### What is expected
Convert the material between the line containing "Is the foliage" and the line containing "the treeline at (x=72, y=78), the", inclusive, into a Markdown table with the columns Row and Text. Number each line in the Row column, and leave out blank lines.
-------- Working data
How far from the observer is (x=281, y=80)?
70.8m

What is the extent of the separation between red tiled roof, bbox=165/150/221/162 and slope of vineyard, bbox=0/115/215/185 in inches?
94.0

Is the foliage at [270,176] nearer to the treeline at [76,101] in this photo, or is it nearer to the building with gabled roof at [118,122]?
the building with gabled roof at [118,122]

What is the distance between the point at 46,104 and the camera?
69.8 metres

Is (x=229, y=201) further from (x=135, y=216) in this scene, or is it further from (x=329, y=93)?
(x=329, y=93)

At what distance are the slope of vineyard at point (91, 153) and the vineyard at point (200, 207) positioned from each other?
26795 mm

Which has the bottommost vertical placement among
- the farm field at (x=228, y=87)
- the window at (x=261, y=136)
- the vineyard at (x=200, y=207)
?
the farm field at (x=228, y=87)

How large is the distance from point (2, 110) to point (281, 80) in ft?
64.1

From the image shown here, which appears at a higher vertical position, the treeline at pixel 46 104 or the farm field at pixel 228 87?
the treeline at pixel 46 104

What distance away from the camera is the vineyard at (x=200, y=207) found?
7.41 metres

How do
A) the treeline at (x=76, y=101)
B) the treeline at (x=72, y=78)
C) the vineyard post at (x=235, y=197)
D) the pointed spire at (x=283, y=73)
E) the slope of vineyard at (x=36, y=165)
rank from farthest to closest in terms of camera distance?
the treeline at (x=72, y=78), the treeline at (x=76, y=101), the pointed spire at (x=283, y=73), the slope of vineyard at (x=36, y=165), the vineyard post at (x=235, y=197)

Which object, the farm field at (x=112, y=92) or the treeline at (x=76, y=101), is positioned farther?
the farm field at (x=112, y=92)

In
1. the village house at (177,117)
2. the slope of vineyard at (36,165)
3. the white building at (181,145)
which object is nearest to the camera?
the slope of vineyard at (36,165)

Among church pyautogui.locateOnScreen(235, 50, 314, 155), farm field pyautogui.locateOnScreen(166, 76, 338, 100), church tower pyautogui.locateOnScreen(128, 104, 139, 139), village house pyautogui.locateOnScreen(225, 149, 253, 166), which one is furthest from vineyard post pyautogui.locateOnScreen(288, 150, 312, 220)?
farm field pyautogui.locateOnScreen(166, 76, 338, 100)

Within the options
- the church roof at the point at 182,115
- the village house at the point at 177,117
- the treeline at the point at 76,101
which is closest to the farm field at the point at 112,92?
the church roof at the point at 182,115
----------------
-------- Working data
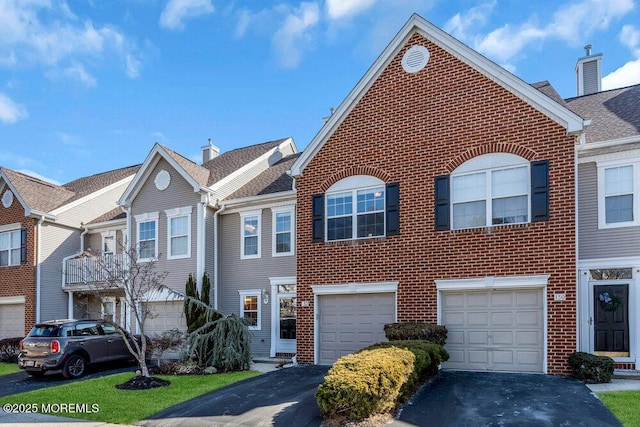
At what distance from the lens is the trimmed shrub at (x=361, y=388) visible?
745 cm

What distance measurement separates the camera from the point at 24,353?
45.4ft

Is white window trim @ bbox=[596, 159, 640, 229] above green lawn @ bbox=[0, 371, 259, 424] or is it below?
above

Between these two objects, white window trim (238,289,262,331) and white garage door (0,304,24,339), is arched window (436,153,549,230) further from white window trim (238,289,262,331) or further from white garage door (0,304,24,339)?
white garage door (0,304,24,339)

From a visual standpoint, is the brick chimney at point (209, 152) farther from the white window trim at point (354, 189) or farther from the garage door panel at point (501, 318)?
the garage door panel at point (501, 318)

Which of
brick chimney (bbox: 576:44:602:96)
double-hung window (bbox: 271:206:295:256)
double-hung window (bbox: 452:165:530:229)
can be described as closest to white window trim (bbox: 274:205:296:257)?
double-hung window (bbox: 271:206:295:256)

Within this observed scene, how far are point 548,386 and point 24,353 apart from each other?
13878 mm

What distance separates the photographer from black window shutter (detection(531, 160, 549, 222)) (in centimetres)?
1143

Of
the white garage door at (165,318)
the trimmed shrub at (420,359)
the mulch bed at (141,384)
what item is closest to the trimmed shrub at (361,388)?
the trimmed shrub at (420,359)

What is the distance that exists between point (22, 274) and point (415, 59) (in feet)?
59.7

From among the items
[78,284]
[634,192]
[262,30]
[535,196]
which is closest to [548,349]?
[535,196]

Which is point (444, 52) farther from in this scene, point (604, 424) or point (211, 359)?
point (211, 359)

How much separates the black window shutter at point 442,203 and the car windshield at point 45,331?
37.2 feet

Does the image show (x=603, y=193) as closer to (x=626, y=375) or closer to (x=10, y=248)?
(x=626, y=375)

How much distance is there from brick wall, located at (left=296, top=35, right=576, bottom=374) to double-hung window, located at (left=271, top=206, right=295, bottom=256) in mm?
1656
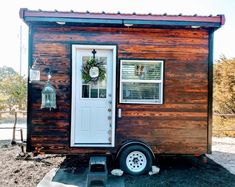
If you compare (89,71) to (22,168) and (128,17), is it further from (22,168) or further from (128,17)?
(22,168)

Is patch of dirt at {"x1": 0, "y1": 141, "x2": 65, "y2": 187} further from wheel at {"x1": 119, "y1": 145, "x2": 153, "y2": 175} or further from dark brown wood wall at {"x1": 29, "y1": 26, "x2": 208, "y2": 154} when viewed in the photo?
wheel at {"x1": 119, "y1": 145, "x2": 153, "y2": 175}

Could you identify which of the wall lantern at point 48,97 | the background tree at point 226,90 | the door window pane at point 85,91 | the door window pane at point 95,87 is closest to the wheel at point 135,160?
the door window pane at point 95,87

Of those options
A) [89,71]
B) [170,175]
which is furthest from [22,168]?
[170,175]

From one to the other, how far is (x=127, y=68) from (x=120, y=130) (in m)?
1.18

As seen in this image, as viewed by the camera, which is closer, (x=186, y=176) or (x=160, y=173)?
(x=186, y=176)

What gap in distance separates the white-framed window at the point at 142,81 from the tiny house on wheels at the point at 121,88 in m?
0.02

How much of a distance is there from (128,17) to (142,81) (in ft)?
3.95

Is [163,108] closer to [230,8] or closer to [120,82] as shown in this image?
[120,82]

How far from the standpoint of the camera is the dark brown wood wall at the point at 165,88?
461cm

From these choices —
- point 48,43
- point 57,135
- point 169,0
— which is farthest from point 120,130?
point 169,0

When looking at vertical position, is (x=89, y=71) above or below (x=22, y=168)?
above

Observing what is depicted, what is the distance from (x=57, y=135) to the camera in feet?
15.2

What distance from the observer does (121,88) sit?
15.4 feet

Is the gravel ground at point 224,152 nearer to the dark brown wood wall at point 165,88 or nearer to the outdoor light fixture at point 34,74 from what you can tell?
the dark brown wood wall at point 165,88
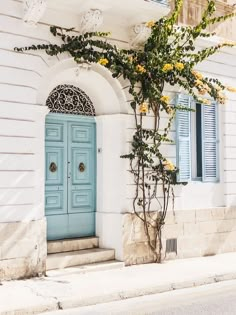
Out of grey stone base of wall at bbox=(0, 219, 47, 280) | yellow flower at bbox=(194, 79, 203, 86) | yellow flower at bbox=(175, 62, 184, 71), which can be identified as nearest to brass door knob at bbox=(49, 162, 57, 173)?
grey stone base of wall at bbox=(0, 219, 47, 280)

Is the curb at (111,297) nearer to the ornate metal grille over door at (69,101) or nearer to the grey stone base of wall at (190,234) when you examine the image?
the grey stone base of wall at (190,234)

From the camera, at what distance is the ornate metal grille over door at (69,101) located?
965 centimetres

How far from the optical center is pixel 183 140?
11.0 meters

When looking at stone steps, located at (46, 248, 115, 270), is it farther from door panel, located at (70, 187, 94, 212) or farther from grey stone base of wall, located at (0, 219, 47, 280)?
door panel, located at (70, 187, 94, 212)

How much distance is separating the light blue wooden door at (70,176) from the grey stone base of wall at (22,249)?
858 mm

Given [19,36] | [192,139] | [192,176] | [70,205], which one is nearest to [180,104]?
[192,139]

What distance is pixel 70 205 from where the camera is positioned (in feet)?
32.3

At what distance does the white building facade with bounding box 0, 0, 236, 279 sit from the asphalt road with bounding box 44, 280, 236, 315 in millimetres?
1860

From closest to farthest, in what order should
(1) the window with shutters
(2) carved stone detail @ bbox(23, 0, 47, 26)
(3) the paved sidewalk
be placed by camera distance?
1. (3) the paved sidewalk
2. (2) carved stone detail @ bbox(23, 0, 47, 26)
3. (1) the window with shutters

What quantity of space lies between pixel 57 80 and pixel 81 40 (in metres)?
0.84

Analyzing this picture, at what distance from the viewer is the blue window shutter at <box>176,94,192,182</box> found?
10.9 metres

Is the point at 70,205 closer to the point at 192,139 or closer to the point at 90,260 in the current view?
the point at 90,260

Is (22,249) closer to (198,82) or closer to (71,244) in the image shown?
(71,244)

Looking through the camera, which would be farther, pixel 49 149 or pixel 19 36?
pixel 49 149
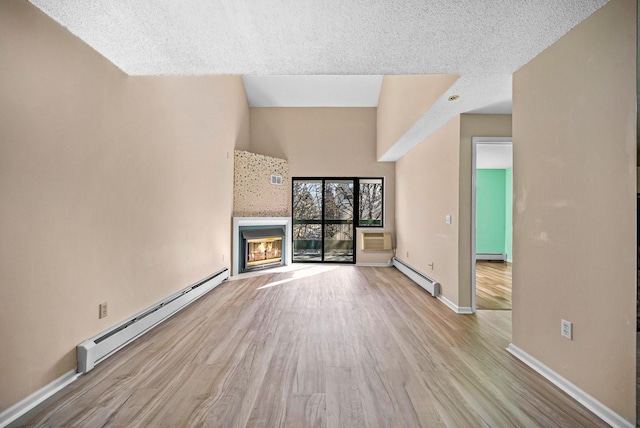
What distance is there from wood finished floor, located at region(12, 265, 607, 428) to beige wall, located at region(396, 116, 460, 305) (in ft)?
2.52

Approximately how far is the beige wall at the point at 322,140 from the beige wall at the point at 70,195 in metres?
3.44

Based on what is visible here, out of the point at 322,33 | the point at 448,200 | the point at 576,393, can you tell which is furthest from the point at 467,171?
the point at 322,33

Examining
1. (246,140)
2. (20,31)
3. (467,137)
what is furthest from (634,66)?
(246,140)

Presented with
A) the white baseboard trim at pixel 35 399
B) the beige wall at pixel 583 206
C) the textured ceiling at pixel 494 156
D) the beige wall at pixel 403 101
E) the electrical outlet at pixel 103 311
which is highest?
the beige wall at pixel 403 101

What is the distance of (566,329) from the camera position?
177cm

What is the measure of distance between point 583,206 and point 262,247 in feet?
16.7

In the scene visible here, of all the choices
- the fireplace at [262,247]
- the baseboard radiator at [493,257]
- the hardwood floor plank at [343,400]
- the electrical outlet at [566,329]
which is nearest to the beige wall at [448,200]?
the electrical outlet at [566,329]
----------------
### Worked answer
| Row | Text |
|---|---|
| 1 | Is the foliage at [270,176] nearer to the treeline at [76,101] in this photo, or is it nearer to the building with gabled roof at [118,122]? |
| 2 | the building with gabled roof at [118,122] |
| 3 | What is the distance between the point at 46,104 and the camera? |
| 4 | 69.8 metres |
| 5 | Is (x=229, y=201) further from (x=135, y=216) in this scene, or is it further from (x=329, y=93)? |
| 6 | (x=329, y=93) |
| 7 | At what distance are the slope of vineyard at point (91, 153) and the vineyard at point (200, 207) positioned from each other? |
| 8 | 26795 mm |
| 9 | Which has the bottommost vertical placement among |
| 10 | - the farm field at (x=228, y=87) |
| 11 | - the window at (x=261, y=136) |
| 12 | - the vineyard at (x=200, y=207) |
| 13 | ? |
| 14 | the farm field at (x=228, y=87) |
| 15 | How large is the distance from point (2, 110) to point (281, 80) in ft? |
| 16 | 64.1 |
| 17 | From the image shown here, which appears at a higher vertical position, the treeline at pixel 46 104 or the farm field at pixel 228 87? |
| 18 | the treeline at pixel 46 104 |
| 19 | What distance away from the camera is the vineyard at (x=200, y=207) found? |
| 20 | 7.41 metres |
| 21 | How do |
| 22 | A) the treeline at (x=76, y=101) |
| 23 | B) the treeline at (x=72, y=78) |
| 24 | C) the vineyard post at (x=235, y=197) |
| 25 | D) the pointed spire at (x=283, y=73) |
| 26 | E) the slope of vineyard at (x=36, y=165) |
| 27 | rank from farthest to closest in terms of camera distance? |
| 28 | the treeline at (x=72, y=78), the treeline at (x=76, y=101), the pointed spire at (x=283, y=73), the slope of vineyard at (x=36, y=165), the vineyard post at (x=235, y=197) |